→ Supplied passage:

# Well Experienced & Always Looking to Learn



## DigitalDJ21 (Dec 21, 2009)

Hey I'm Brett, just wanted to introduce myself. I've been doing work in the technical theater industry for about seven years now. I have been the technical director at my high school since the age of 14, my freshman year when the former technical director got fired. I run a tech crew of students at the high school, on average we have about ten people on crew. Along with the crew and my tech consultant, I run about 100 events and shows in the theater every year between September and June. I am certified on the Yamaha M7CL Digital Audio Console, and I have experience on a number of lighting boards including, ETC Expression Series, Hog Series, and Martin Light Jockey I & II. I also run my own DJ company and have been DJ'n for four years now.

For more specifics on my technical experience please feel free to contact me or reefer to my profile biography. I'm here to learn from others, and lend a helping hand wherever I can.

Thanks,

Brett


----------



## DaveySimps (Dec 22, 2009)

Welcome Brett! Thanks for taking the time to register and introduce yourself. Do not hesitate to jump in and start posting. Enjoy CB!

~Dave


----------



## Goph704 (Dec 22, 2009)

Hello hello. 
Welcome to the Control booth!! You've got the best online place to learn and grow as a tech. I've been using control booth for the past three years ever since I got my BA. Just for reference sake what's the name of your company?


----------



## DigitalDJ21 (Dec 22, 2009)

→ Exercise instructions: Reproduce the forum introduction thread above word for word, from its title line to the last post header.

→ Dataset:
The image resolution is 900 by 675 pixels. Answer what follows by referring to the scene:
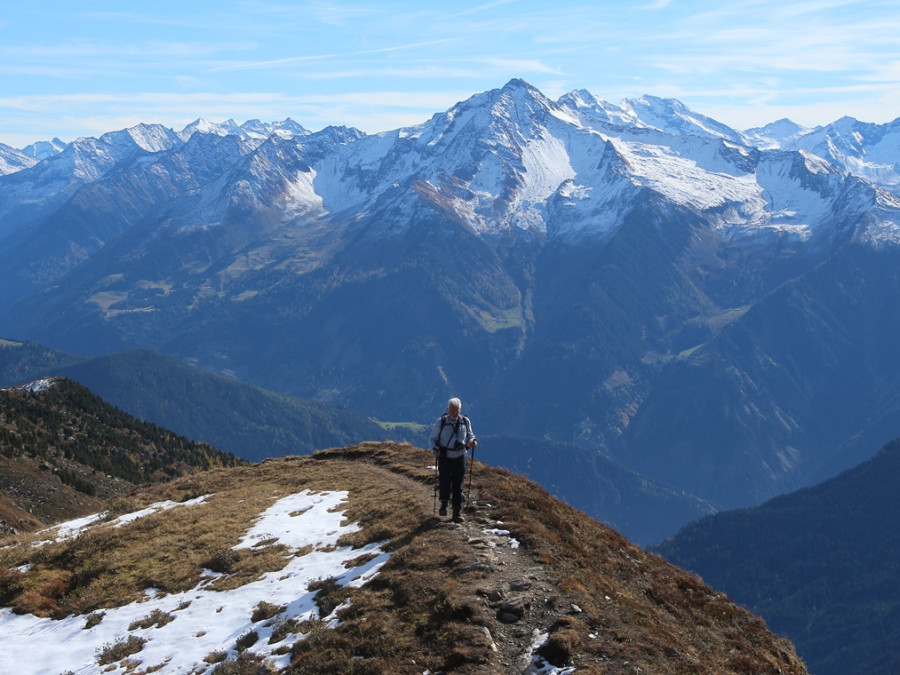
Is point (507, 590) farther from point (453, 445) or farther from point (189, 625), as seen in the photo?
point (189, 625)

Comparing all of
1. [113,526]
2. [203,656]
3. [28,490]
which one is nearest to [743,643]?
[203,656]

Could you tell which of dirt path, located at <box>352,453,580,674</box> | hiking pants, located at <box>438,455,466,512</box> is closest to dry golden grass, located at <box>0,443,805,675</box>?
dirt path, located at <box>352,453,580,674</box>

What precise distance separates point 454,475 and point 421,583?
651 centimetres

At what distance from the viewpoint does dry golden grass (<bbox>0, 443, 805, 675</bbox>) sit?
70.8ft

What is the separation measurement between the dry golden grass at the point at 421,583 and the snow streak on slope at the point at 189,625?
0.57 meters

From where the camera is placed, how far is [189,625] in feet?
88.7

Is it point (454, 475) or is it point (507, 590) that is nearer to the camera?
point (507, 590)

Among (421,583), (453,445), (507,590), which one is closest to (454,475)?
(453,445)

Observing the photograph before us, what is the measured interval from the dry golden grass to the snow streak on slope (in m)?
0.57

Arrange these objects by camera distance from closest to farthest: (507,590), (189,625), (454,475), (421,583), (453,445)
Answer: (507,590) < (421,583) < (189,625) < (453,445) < (454,475)

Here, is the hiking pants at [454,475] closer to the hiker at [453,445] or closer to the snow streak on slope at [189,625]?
the hiker at [453,445]

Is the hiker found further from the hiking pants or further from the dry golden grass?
the dry golden grass

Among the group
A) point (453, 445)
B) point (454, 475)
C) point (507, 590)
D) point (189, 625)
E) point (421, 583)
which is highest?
point (453, 445)

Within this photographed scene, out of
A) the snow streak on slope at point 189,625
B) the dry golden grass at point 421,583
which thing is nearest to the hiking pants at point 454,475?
the dry golden grass at point 421,583
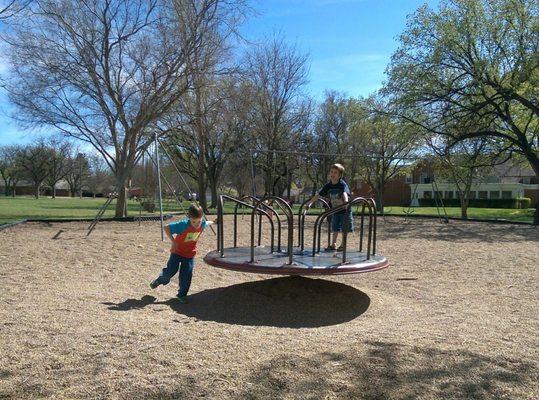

→ Response to this exercise:
# Well Experienced & Always Looking to Learn



## DigitalDJ21 (Dec 21, 2009)

Hey I'm Brett, just wanted to introduce myself. I've been doing work in the technical theater industry for about seven years now. I have been the technical director at my high school since the age of 14, my freshman year when the former technical director got fired. I run a tech crew of students at the high school, on average we have about ten people on crew. Along with the crew and my tech consultant, I run about 100 events and shows in the theater every year between September and June. I am certified on the Yamaha M7CL Digital Audio Console, and I have experience on a number of lighting boards including, ETC Expression Series, Hog Series, and Martin Light Jockey I & II. I also run my own DJ company and have been DJ'n for four years now.

For more specifics on my technical experience please feel free to contact me or reefer to my profile biography. I'm here to learn from others, and lend a helping hand wherever I can.

Thanks,

Brett


----------



## DaveySimps (Dec 22, 2009)

Welcome Brett! Thanks for taking the time to register and introduce yourself. Do not hesitate to jump in and start posting. Enjoy CB!

~Dave


----------



## Goph704 (Dec 22, 2009)

Hello hello. 
Welcome to the Control booth!! You've got the best online place to learn and grow as a tech. I've been using control booth for the past three years ever since I got my BA. Just for reference sake what's the name of your company?


----------



## DigitalDJ21 (Dec 22, 2009)